The economic blows unleashed by the coronavirus have beaten up the hotel market worldwide and triggered mammoth layoffs after businesses shutdowns to combat the deadly bug.

Only slowly have Bay Area hotels begun to reopen, facing minimal occupancy levels.

Some hotels in the nine-county region have been forced into bankruptcy or shoved into foreclosure proceedings.

The financing package for the Aloft hotel deal in San Jose caught Reay’s eye.

The buyer was able to obtain financing from SBNP SIA III, an affiliate of North Carolina-based Barings.

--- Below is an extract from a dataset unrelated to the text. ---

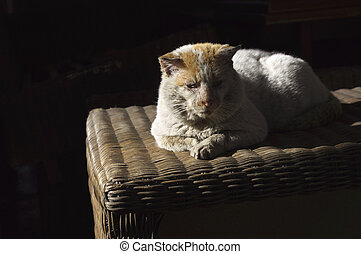 Old, shabby, homeless , stray cat resting in the sun 2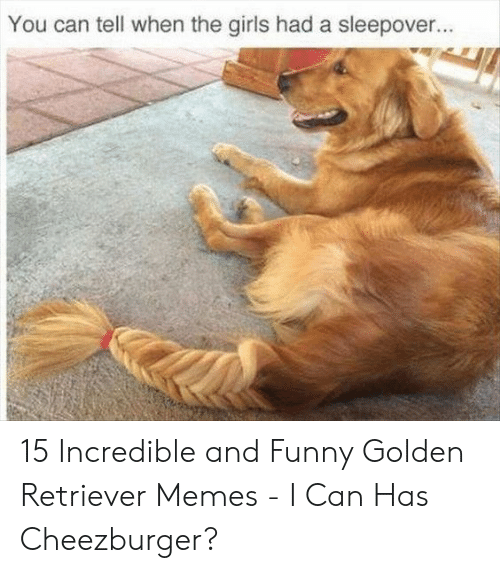 Funny, Girls, and Memes: You can tell when the girls had a sleepover. 15 Incredible and Funny Golden Retriever Memes - I Can Has Cheezburger?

Barings is a storied investment management and financial services firm whose roots go back to its founding in London in 1762. In 1803, Barings provided the money to accomplish the Louisiana Purchase that at the time doubled the size of the United States.

The Barings affiliate provided a mortgage of $41.5 million to the HRI Properties to finance the purchase, the county documents show.

That works out to a down payment of roughly 23% for the hotel, with approximately 77% of the purchase price being covered by a loan.

“Six months ago, there was almost no financing available to buy hotels and you had to put 50% down,” Reay said.

The San Jose hotel transaction points to the prospect that the Bay Area hotel market can extricate itself from its coronavirus-triggered quagmire.

“This shows that investors are optimistic about the long-term prospects for hotels in Silicon Valley,” Reay said.